Our Second model selection

Details about your secondary model selection.

We selected the Multi-Layer Perceptron (MLP) classifier for our model selection process due to its several advantages over other models:

Ability to Capture Non-Linear Relationships: MLPs are capable of capturing non-linear relationships in the data thanks to their multi-layer neural network structure, making them suitable for our task where the relationship between phone specifications and price range may not be linear.
Flexibility in Architecture: MLPs allow flexibility in architecture design, including the number and size of hidden layers. In our case, we designed a network with multiple hidden layers and varying sizes to accommodate the complexity of phone specifications.
Handling Large Datasets Efficiently: MLPs can efficiently handle large and complex datasets, which is beneficial for our task where we have a plethora of phone specifications to train the model.
Built-in Regularization: MLPs come with built-in regularization methods, such as the alpha regularization parameter we utilized, which helps prevent overfitting by penalizing large weights in the network.
Proven Performance in Classification Problems: MLPs have demonstrated good performance across a wide range of classification problems, giving us confidence in their ability to accurately predict phone price ranges based on provided specifications.

Regarding the specific details of the MLP classifier used, it has the following characteristics:

Hidden Layer Sizes: (10, 20, 20, 10, 10, 20, 10, 20, 20, 10)

Activation Function: ReLU (Rectified Linear Unit)

Regularization Parameter (Alpha): 0.001

Click here to check the model on Google Colaboratory

Information on validation methods and the metrics employed.

For our machine learning model, we are using the holdout validation method, where we split our dataset into a training set (70%) and a test set (30%).

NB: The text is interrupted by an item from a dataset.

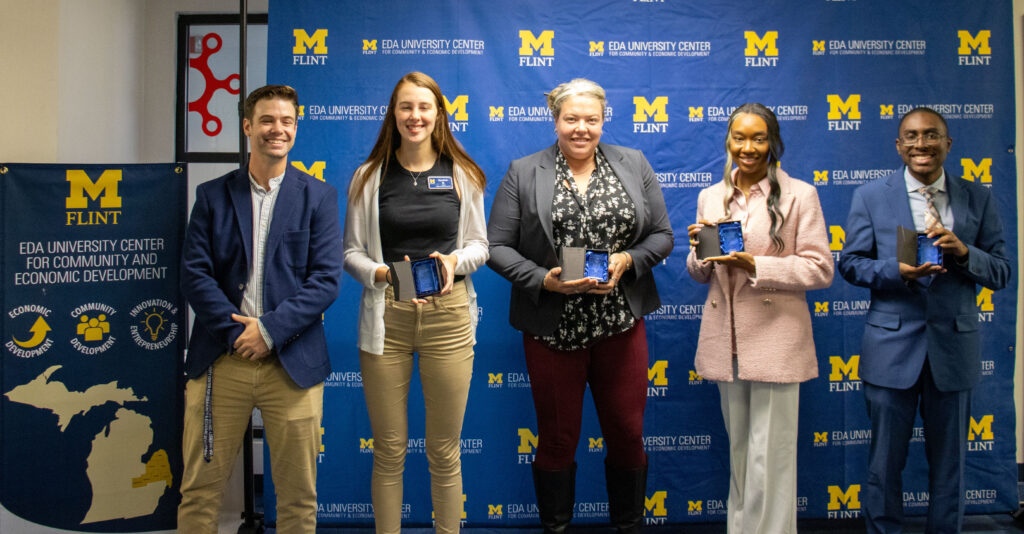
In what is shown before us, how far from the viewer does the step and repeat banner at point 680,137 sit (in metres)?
3.15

To assess the performance of our model, we implemented rigorous validation methods along with the accuracy metric. This metric was chosen because all classes carry equal weight in our classification problem. Additionally, we ran the validation code 1000 times to obtain a more robust distribution of the metric. On average, our accuracy hovers around 0.80, indicating a high level of precision in classifying the samples

distribution of accuracy

loss function

confusion matrix Normalize pred

Preliminary conclusions drawn from your analysis to date.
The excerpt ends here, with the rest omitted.